Description: A true flagship pen with a spectacular nib and vintage feeling barrel
Nib: #8 size bouncy 18K gold nib
Filling Mechanism: Piston Filler
Measurements: 5.7 inches capped, 6.9 inches posted
History & Origin:
The Pelikan brand is not only one for fine writing instruments but carries a variety of different office items as well as even some used for art such as water color palettes. The brand began in 1838 when chemist Carl Hornemann founded an ink and color factory in Hanover, Germany. The brand was successful from its very beginning and just 4 years after its start it was expanded so that production could happen on a larger scale in a bigger area. 1863 was really when the brand became known as Pelikan because this was the same year that they employed Günther Wagner under the position of chemist and plant manager. Günther actually took over the company just 8 years after going it and when he did he registered his families emblem as the brands logo, hence the pelicans on their pens. In 1878 the Pelican logo was trademarked and remains one of Germany's oldest trademarks to this day. Throughout the companies earlier history they found great success in their India ink which dethroned the competing brands of the time and their 4001 line was also massively popular. The pen has since grown into what I think of as the "Big Four" in contemporary fountain pen production, those three being Pelikan, Montblanc, Sailor and Visconti. Enough of the history, its time to take a closer look at the pen itself!
Appearance & Packaging:
The packaging for Pelikan will vary depending on who you buy from because they have different boxes and packaging that stores can purchase when they buy the stock from Chartpak (Pelikan's US distributor). The packaging that I will be presenting and talking about here is the type that Pen Boutique has access to, just keep that in mind. The pen comes in a heavy cardboard box that lifts up to reveal a faux leather envelope with the Pelikan logo on a faux wax stamp holding the envelope closed. Inside this envelope you will find the pen, a rather large pen. The pen itself has a very satisfying weight and despite having most of that weight come from the piston mechanism, I don't think the pen feels particularly back weighted especially when inked. The pen itself looks very classic especially in this green stripe color.
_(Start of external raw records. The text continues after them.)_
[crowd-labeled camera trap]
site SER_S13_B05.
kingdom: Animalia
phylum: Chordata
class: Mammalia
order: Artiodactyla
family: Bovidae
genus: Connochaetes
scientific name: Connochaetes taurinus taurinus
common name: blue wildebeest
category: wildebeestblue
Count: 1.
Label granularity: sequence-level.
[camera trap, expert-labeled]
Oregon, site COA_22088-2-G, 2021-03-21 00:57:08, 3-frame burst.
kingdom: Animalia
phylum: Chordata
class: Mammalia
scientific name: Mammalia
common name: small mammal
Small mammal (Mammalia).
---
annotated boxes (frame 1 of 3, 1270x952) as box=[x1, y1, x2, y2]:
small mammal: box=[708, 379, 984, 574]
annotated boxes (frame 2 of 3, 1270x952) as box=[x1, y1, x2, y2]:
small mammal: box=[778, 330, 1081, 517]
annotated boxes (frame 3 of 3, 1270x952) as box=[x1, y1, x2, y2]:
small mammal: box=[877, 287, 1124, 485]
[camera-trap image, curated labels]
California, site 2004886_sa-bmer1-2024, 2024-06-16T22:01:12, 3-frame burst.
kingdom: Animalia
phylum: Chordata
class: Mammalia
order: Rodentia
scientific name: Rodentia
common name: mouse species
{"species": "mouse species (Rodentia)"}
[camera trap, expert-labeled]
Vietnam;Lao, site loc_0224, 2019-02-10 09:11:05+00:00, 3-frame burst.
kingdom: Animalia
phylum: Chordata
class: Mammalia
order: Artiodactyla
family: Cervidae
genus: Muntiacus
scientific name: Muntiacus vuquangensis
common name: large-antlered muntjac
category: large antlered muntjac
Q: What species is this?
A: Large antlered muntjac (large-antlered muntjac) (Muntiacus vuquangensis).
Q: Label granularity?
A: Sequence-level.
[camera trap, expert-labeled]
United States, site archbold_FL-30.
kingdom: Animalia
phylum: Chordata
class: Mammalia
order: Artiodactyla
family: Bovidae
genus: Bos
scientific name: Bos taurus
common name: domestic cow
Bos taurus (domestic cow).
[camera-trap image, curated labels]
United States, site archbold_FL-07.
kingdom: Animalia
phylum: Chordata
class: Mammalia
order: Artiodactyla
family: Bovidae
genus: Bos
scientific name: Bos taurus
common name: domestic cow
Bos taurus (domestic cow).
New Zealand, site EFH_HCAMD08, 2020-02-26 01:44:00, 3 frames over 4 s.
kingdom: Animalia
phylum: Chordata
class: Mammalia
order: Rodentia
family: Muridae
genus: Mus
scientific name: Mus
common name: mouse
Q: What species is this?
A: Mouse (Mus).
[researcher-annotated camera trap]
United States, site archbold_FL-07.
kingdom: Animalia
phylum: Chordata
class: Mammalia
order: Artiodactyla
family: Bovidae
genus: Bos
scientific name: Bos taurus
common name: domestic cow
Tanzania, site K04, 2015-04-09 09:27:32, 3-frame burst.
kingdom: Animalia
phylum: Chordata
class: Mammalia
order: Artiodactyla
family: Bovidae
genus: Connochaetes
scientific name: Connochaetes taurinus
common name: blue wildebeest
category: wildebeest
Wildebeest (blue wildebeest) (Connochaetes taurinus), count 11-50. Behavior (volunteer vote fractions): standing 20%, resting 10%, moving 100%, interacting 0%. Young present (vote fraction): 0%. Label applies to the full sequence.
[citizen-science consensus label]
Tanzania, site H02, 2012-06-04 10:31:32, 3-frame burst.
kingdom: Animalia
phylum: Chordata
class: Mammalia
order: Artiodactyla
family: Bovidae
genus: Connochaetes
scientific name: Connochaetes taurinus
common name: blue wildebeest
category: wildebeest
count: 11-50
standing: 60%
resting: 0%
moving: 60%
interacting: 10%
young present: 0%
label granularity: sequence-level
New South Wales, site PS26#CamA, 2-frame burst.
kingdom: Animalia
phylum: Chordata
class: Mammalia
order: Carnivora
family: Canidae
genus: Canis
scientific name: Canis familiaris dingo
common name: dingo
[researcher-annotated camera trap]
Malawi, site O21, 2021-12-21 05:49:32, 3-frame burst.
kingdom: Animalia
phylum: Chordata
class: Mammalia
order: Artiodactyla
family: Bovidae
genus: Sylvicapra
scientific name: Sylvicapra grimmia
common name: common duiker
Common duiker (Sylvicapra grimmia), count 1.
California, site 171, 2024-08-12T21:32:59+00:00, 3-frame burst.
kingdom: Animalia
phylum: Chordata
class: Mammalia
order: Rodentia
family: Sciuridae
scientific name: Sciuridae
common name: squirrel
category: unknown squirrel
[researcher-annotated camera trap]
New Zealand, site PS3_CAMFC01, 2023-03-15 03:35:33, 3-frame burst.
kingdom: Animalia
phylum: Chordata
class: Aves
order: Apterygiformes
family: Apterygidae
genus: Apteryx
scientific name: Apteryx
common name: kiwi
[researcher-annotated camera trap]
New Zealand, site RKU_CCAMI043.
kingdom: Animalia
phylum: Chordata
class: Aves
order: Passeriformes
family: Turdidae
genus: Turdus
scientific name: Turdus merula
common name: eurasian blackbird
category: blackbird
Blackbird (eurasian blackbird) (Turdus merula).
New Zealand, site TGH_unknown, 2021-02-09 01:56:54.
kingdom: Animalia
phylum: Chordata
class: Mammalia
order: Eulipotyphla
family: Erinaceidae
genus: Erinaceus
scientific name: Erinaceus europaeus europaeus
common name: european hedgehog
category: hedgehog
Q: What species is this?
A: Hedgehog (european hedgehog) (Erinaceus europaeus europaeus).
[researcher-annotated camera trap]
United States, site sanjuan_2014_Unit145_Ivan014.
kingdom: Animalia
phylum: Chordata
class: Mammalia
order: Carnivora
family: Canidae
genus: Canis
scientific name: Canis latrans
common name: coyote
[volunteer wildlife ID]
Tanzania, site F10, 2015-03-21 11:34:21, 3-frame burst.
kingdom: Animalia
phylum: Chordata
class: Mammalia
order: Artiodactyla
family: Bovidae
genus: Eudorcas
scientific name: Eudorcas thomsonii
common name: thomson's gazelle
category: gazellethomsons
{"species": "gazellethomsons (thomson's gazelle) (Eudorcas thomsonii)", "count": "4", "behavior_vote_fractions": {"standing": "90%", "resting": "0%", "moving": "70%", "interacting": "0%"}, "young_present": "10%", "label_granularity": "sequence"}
The pen itself is is a partially see through resin, the partially see through design is kind of similar to what's featured on the Parker Vacumatics. The clarity between the green stripes is not the best but when you hold it up to light you can see the ink level which is a cool way to integrate some sort of ink level system. The Piston is very smooth on this mechanism as well and I would easily put this pen up against the 149 in terms of a flagship pen. Enough of the looks, the real question is how well does it write?
Nib & Performance:
*Spoiler Alert* This nib is fantastic! The thing to note with most if not all Pelikan nibs is that they are quite bouncy and each one that I've tried has been silky smooth. Even the steel nibs from Pelikan can feel a little bouncy and can have some line variation so needless to say these nibs feel very nice to write with. My Medium point is quite a wet writer and is quite a bit broader than Medium so that is definitely something to keep in mind when choosing because it was quite a surprise to me. The wet nib pairs well with the large ink capacity and I don't find myself having to refill too often, definitely not more than something like the 149. The medium I have starts at a generous broad and can be slightly flexed to a double or if you really push it maybe a triple broad but I really wouldn't recommend going that far. There really isn't much more to say about this pen, it is exceptional and has not moved from my regular rotation of inked pens since I got it. If someone is looking for a flagship pen or something in this price range I think this is a VERY strong contender.
- Exceptional Nib
- Big ink capacity
- Smooth, heavy piston filler
- Cool clip design
- Semi translucent body acts as an ink window
- Nib may write too broad for some
- Nib could also be too bouncy for some
- Prices can vary depending on country
Price & Conclusion:
Let me start my conclusion by stating that I firmly believe every collection should have a Pelikan Fountain pen. It doesn't have to be the M1000, it doesn't even have to be one of their gold nibs, everyone needs a Pelikan. This pen is *IN MY OPINION* the best flagship pen that you can buy from the brands I mentioned before hand. It is one of my favorite nibs in my collection and is a perfect balance between a stiff and flexible nib because you can write with it normally but can also push it for some line variance if you feel so inclined. This pen is expensive and with the absence of VAT taxes in the United States you should expect to pay more, Pen Boutique has the pens available at $788 and I believe even at this price the pen is worth it. In short, BUY A PELIKAN and oh, don't forget to Enjoy & Keep Writing.